Looking out for conflicts of interest

Here’s an interesting econ book that I haven’t had the chance to read. Interesting enough, or it wouldn’t have made #2 on the New York Times bestseller list.

I read this post by Jim Durbin, in which he quotes this book and asks if your recruiter truly has your best interest at heart (vs. an ulterior motive).

An example using real-estate agents:

The book is really about dispelling myths by explaining how incentives drive us to act. One of the examples is real estate agents. Using some basic numbers, the book explains that a $300,000 house that sells yields a $4500 average commission for a real estate agent. A $310,000 yields an average $4650 commission. Thus the effort to hold out for the best price yields very little for the agent, but $10,000 for the seller.

Tracking the agents who sell their own homes, the book finds that the agents hold out for $10,000 more when it’s their own home, but not so much when it’s someone else’s. It’s an example of simple math. Effort matched to reward.
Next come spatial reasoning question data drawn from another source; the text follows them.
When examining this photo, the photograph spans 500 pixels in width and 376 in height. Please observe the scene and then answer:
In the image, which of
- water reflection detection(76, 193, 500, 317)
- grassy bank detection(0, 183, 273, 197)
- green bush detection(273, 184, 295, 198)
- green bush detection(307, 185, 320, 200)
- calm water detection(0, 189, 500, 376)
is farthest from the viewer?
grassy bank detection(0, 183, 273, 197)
Now that’s a job you do for the money! Does anyone know a real estate agent that is actually passionate about the job? Someone that literally loves driving clients around showing them properties for sale, someone looking out for the client’s long term “big picture” financial health? Everybody’s other cousin and little brother is a licensed real estate agent in California.

That sounds like a job I guess I’m just not cut-out for. I can’t imagine myself convincing a middle-class couple to flip a property fast just so that I can get it over with, knowing that they could be making tens of thousands more if I weren’t so worried about losing a few hundred in commision.

I’ll sell, but not like that. Nothing against real estate agents, just an example as a reminder that it’s always useful to question the motive of others. I’m pointing out the obvious.

Other professions that could be put to question: Does your doctor get a commision by prescribing you a certain brand drug? Does your mechanic install a certain part because of a higher profit margin on that part?